## DOCUMENT SECTION
So far this has been a banner month for the Chicago Tribune when it comes to publishing tone-deaf commentary about bicycling.

On September 1, in response to four recent cycling deaths allegedly caused by reckless drivers, the Trib ran an editorial that put the onus on bike riders to be “particularly cautious” in order to prevent crashes. The piece even implied that cyclists are usually to blame for such tragedies: “Some may think they shouldn’t have to obey the same rules of the road as motorists.”

And last Thursday, for the third time in recent years, the paper published a flat-earth anti-bicycling rant by John McCarron, one of the Big Three of Chicago bike trolls, including Tribune commentator John Kass and DNAinfo columnist Mark Konkol. While this latest McCarron piece is truly a rambling, illogical diatribe, DePaul University actually retains the man as an adjunct lecturer in its school of communications.

It’s clear that bike-baiting op-eds like this are a strategy by the Tribune to garner pageviews, so maybe I shouldn’t send more clicks their way by dissecting the piece. But it’s hard for me to let the paper to publish this kind of garbage without providing a response, so let’s look at few of McCarron’s more absurd passages.

Of all the hoped-for alternatives to the family car — high-speed rail, shared cars, more compact towns, etc. — it’s those bike lanes that get me going. Not all bike lanes, mind you, but lanes like the [protected] one on Davis Street in downtown Evanston… God forbid you should make a right turn without first checking if a biker is pedaling up behind that row of parked cars.

## INFORMATION PROVIDED
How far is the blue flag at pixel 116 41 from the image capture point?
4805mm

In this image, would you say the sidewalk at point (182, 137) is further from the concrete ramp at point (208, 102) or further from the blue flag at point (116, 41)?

## WRITTEN REQUEST A
In the piece on the Chicago Tribune's bicycling commentary, where does John McCarron hold an adjunct lecturer position?
## WRITTEN REQUEST B
Resume the piece on the Chicago Tribune's bicycling commentary, starting right after its last sentence.

## EXERCISE RESULT A
In DePaul University's school of communications.

## EXERCISE RESULT B
Correct. Responsible driving means checking for bicyclists before making a right turn in order to avoid a “right-hook” crash, and in Chicago it’s the law. Section 9-16-020 of the Municipal Code of Chicago states: “When a motor vehicle and a bicycle are traveling in the same direction … the operator of the motor vehicle overtaking such bicycle traveling on the right side of the roadway shall not turn to the right in front of the bicycle… until such vehicle has overtaken and is safely clear of the bicycle.” Drivers who made right turns without first checking for bicyclists recently caused the deaths of cyclists Virginia Murray and Lisa Kuivinen.

Even on protected bike lane streets, including Davis, it doesn’t take much effort for drivers to avoid running someone over while making a right turn. Parking spaces are removed near intersections to ensure that motorists can easily see bike riders approaching on their right.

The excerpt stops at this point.